London Film Festival 2015: Truth, review – Cate Blanchett may win Oscar nomination for portrayal of proud, boozy news producer

Truth makes heroes of old-style news reporters, hitting the phones, pulling all-nighters, scribbling notes and tracking down the story the authorities didn’t want you to know
Flaring intensity: Cate Blanchett as Mary Mapes, with Robert Redford as Dan Rather
David Sexton27 October 2015

In America, they’ve loved it, this heroic, not to say bombastic, account of how, in 2004, CBS News questioned President George W Bush’s dubious career in the Air National Guard during the Vietnam War era but didn’t succeed in making its allegations stick.

Even though it is based on the self-justifying book by the news producer Mary Mapes (played with flaring intensity by Cate Blanchett) sacked for her part in the cock-up, you finish the film unclear about where exactly the truth lies. So no real outrage about the suppression of free reporting is generated and, instead, to care, you need to be hugely invested in the fact that this botched 60 Minutes show contributed to the post-election retirement of the much loved veteran news anchor Dan Rather (authoritatively played by super-wrinkly Robert Redford), not easy for British audiences, who may have little identification with him nor the general reverence for that role that Americans seem to nurture.
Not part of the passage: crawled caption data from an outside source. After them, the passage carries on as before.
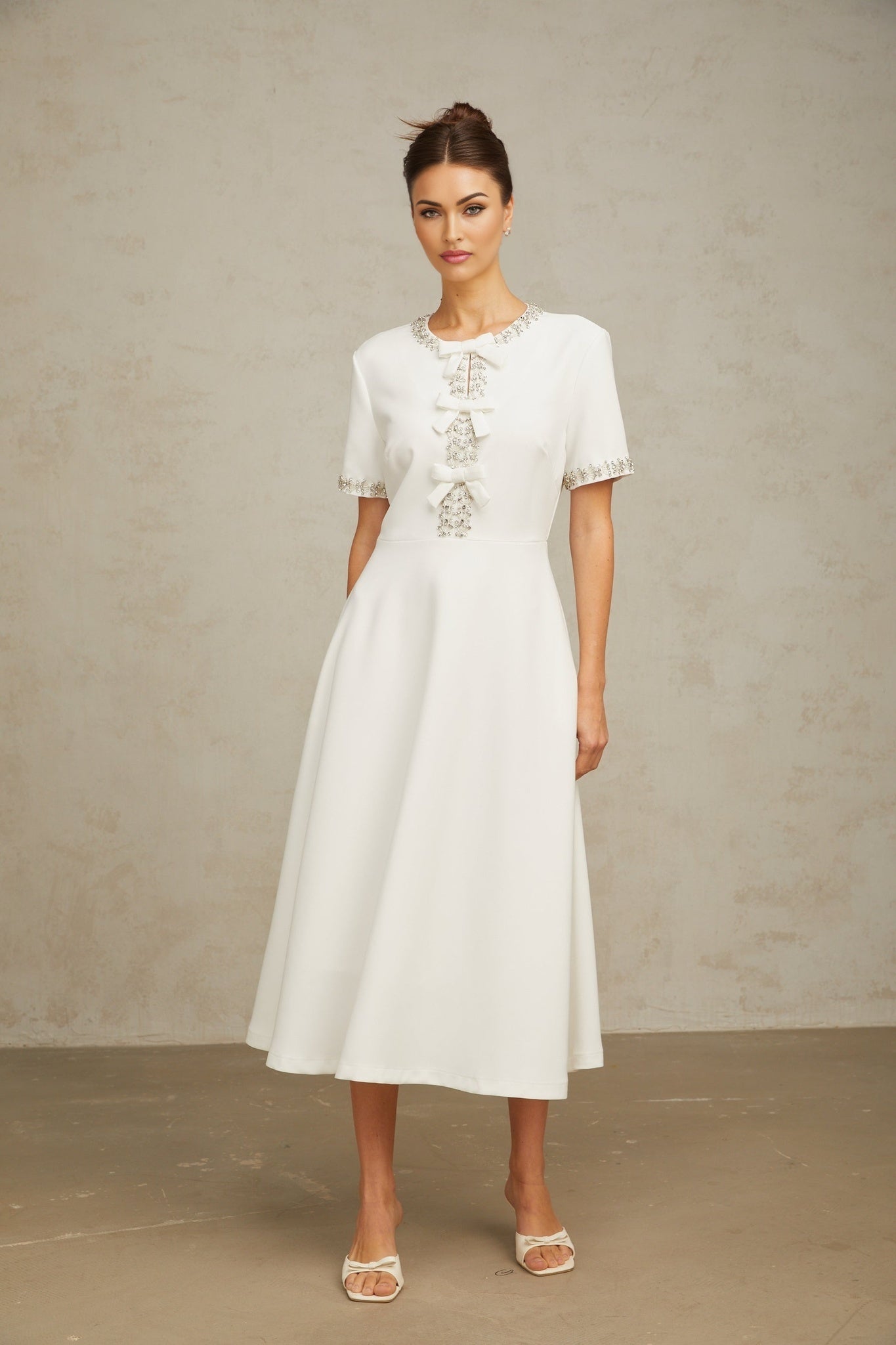A white midi dress featuring a crystalaccented bow detail and a sleek silhouette inspired by the Cassiopeia constellation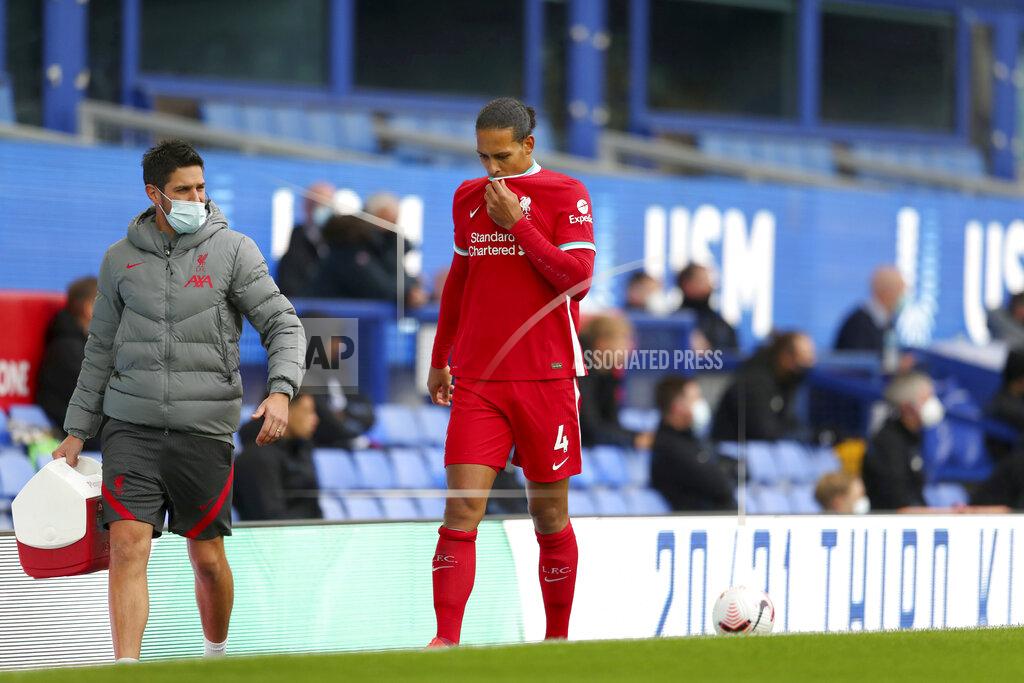 Cath Ivill Liverpool's Virgil van Dijk leaves the match with an injury during the English Premier League soccer match between Everton and Liverpool at Goodison Park stadium, in Liverpool, England, Saturday, Oct. 17, 2020. (Cath Ivill/Pool via AP)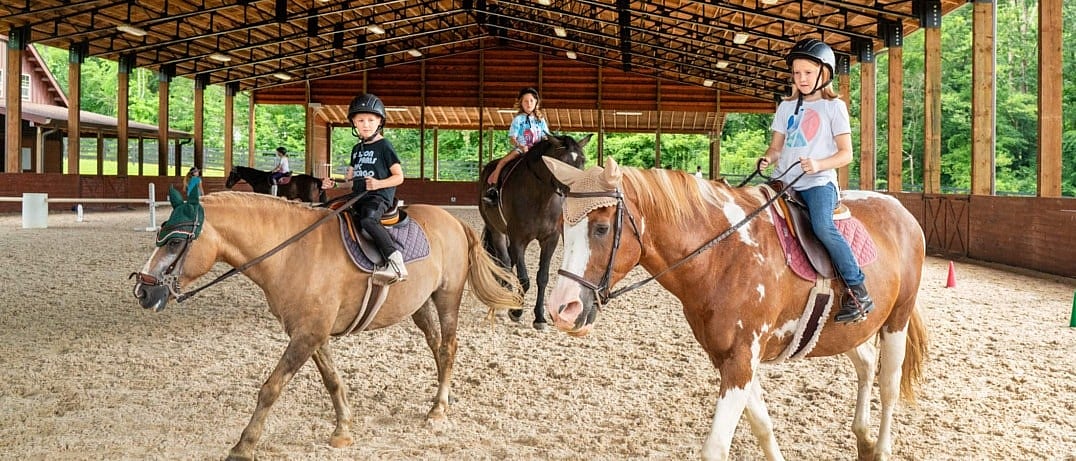 Three children wearing helmets ride horses at a covered riding arena during a lesson.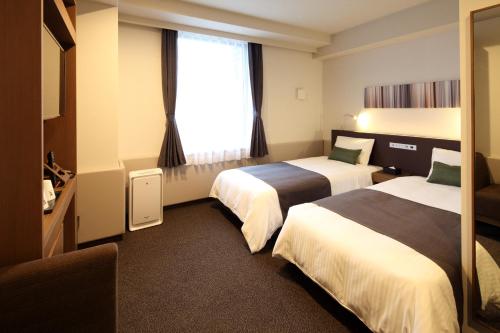 a hotel room with two beds and a window at Y's HOTEL Hanshin Amagasaki Ekimae in Amagasaki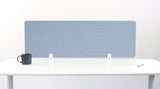 Blue desk divider with geometric line pattern, mounted on white desk with black mug and supplies.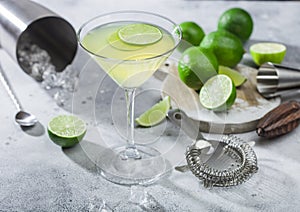 Gimlet Kamikaze cocktail in martini glass with lime slice and ice on light board with fresh limes and strainer with shaker.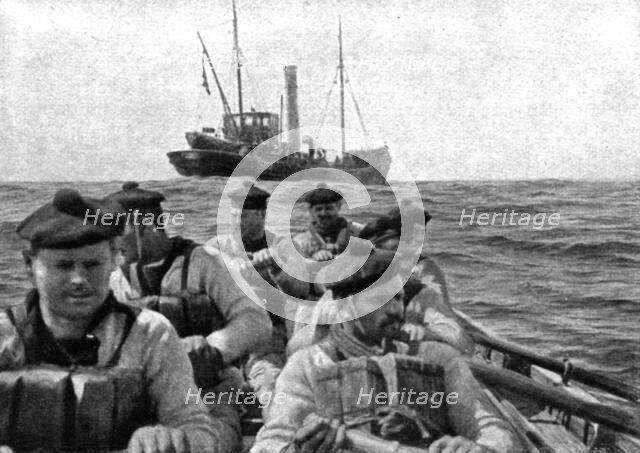 At Sea: The coastguard: boarding crew going aboard a suspect trawler..., 1917. Creator: Unknown.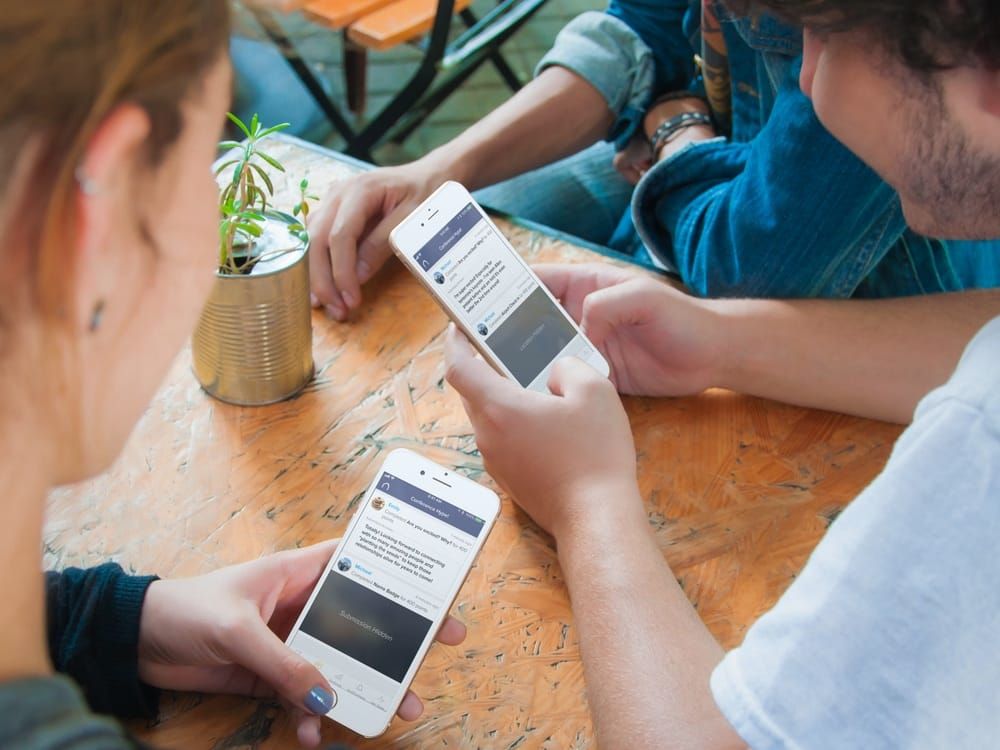 three people and two of them looking at their phone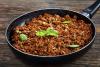 Una sartén con esta receta de carne picada guisada decorada con hierbas frescas.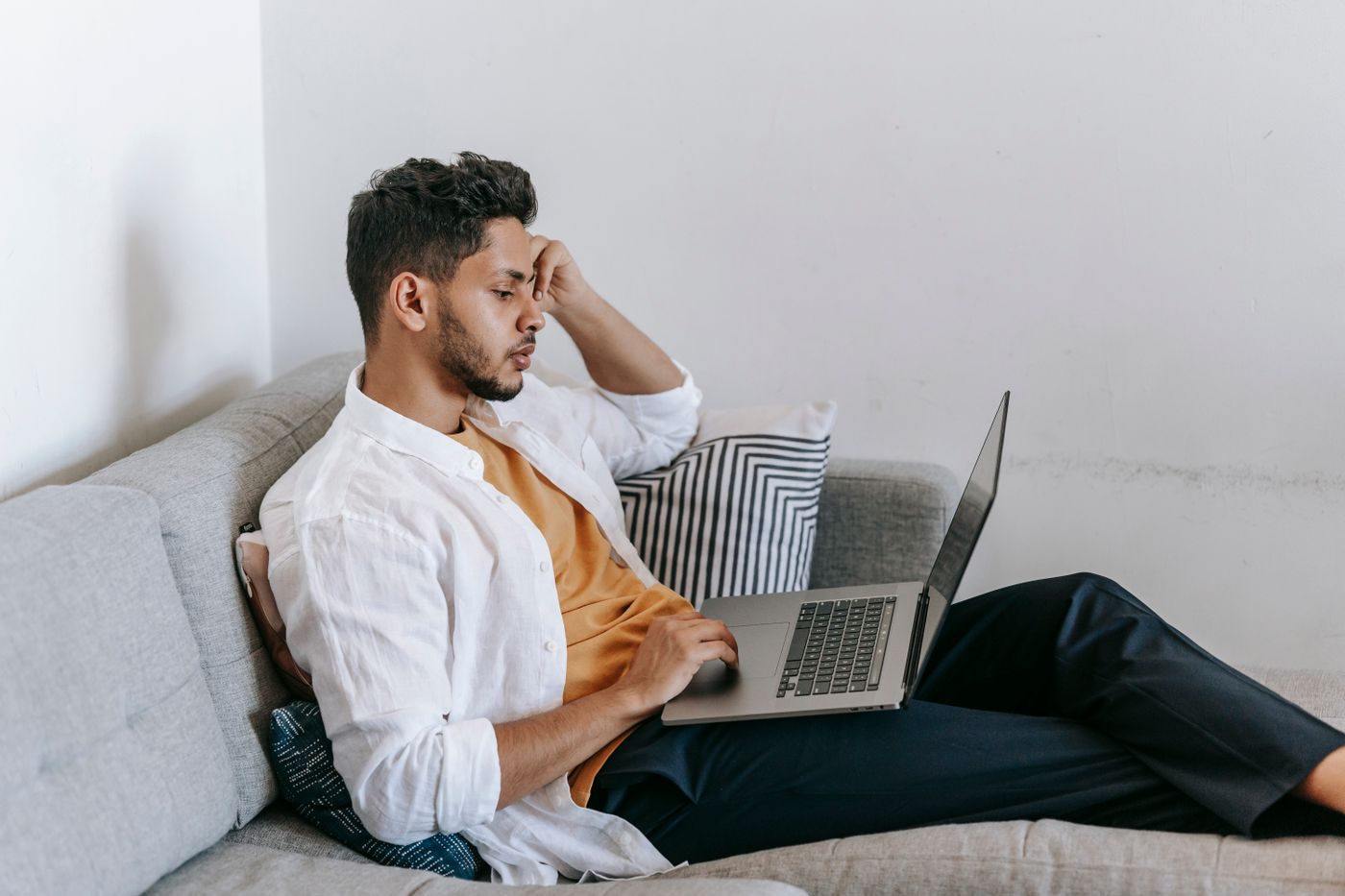 A self-employed man working on his laptop at home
Truth makes heroes of old-style news reporters, hitting the phones, pulling all-nighters, scribbling notes and tracking down the story the authorities didn’t want you to know. All nostalgia, now.

There’s a strong cast (Dennis Quaid, Elisabeth Moss and Topher Grace on the news team) but the writing and direction by James Vanderbilt is surprisingly crass, manipulative and ultimately sanctimonious. “You stop asking questions, that’s when the American people lose — so keep it up”, Rather tells an awed young researcher, passing on the torch.

That leaves Blanchett’s full-on performance as the proud, tenacious but also vulnerable and boozy Mapes as the centre of attraction. In this moderate year, an Oscar nomination for her seems perfectly possible, despite the movie’s pieties.